A APROVAÇÃO DA PEC PREVIDENCIÁRIA, MAIS SOBRE LULA EM CURITIBA, A VISÃO BITOLADA DO PRESIDENTE DA REPÚBLICA


A votação em segundo turno da reforma da Previdência foi eclipsada pelo decisão da juíza federal Carolina Lebbos, que, na última quarta-feira, a pedido da PF, determinou a transferência de Lula para "um presídio em São Paulo" (detalhes na postagem anterior). Mas o fato é que no final da noite da mesma quarta-feira, após quase mais de nove horas de debates, a Câmara rejeitou os oito destaques apresentados pela oposição, que buscavam retirar alguns pontos do texto aprovado na madrugada anterior. O presidente da Casa, Rodrigo Bolinha Maia (ou Botafogo, como o deputado figurava nas planilhas do departamento de propinas da Odebrecht), agradeceu aos partidos aliados e disse que aprovação do texto foi consequência de um "trabalho coletivo" — e com toda razão: se dependesse de Bolsonaro... Enfim, o texto seguirá para o Senado, onde deve começar a tramitar na próxima semana e, se tudo correr bem, ser aprovado em dois turnos antes do final de outubro.

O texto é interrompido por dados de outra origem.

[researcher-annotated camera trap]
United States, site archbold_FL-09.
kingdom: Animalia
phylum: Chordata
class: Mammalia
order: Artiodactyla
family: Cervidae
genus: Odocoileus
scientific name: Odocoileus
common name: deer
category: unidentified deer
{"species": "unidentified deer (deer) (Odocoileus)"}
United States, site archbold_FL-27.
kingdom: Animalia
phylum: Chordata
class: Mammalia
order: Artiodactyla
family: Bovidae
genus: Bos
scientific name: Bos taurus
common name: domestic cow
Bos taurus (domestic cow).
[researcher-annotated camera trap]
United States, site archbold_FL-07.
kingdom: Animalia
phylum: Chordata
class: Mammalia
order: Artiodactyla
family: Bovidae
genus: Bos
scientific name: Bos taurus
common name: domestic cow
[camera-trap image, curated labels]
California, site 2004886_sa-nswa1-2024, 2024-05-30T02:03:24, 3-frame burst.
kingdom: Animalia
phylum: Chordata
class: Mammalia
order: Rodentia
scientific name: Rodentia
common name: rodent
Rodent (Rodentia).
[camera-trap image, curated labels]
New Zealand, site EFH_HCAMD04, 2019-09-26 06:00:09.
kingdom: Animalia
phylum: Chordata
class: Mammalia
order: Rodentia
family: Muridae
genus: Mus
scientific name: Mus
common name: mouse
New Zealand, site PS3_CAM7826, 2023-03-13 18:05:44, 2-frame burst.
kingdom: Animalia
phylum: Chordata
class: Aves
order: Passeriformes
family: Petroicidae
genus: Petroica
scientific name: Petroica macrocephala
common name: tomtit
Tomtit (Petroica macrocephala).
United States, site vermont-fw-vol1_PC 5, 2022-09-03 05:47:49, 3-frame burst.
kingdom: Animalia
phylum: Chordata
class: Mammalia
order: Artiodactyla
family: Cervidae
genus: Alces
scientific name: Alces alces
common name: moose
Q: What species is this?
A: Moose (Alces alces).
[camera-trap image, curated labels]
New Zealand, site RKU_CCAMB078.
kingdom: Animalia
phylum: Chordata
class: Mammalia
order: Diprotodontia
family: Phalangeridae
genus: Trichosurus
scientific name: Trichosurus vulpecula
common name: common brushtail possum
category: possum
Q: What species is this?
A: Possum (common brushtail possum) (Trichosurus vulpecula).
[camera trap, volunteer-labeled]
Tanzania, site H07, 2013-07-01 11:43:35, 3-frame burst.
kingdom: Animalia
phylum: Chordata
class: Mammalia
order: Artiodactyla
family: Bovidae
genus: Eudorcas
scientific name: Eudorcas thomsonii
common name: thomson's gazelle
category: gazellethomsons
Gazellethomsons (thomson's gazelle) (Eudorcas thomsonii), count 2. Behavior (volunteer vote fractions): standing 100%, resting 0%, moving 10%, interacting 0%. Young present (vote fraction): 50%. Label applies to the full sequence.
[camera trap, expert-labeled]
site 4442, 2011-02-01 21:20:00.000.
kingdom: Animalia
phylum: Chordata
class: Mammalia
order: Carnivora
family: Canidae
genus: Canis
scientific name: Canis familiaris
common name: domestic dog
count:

O mercado financeiro reagiu de forma positiva à aprovação do texto e à rejeição dos destaques. O índice Bovespa se recuperou da queda da última terça-feira e iniciou a quinta em alta (no momento em que estou concluindo este posts, o B3 está em alta de 1,25%, a mais de 104 mil pontos). Vale lembrar que a instabilidade do mercado se deveu em grande medida à guerra fiscal entre EUA e China, mas, durante a madrugada de ontem, o governo chinês anunciou dados surpreendentemente bons para sua balança comercial, com crescimento das exportações na casa dos 3% em julho em relação ao mesmo mês de 2018, ante previsões de uma queda de 2%. Os EUA também ofereceram algum alívio aos investidores, já que o presidente do Federal Reserve de Chicago sinalizou a possibilidade de um novo corte na taxa de juros norte-americana, após a redução anunciada na semana passada.

Na Europa, o Banco da França anunciou em sua pesquisa de julho que a segunda maior economia do continente pode ter acelerado seu crescimento. Segundo análise da revista Exame, são fagulhas de boas notícias, mas às quais os investidores devem se agarrar após a leva de decepções dos últimos dias. No Brasil, a aprovação sem alterações do texto base da reforma da Previdência na Câmara desanuvia em parte as incertezas para a Economia, mas atenções agora se voltam para o Senado, onde um grupo de parlamentares fala em trazer de volta a capitalização, em retirar as isenções e em incluir estados e municípios no projeto. A ver.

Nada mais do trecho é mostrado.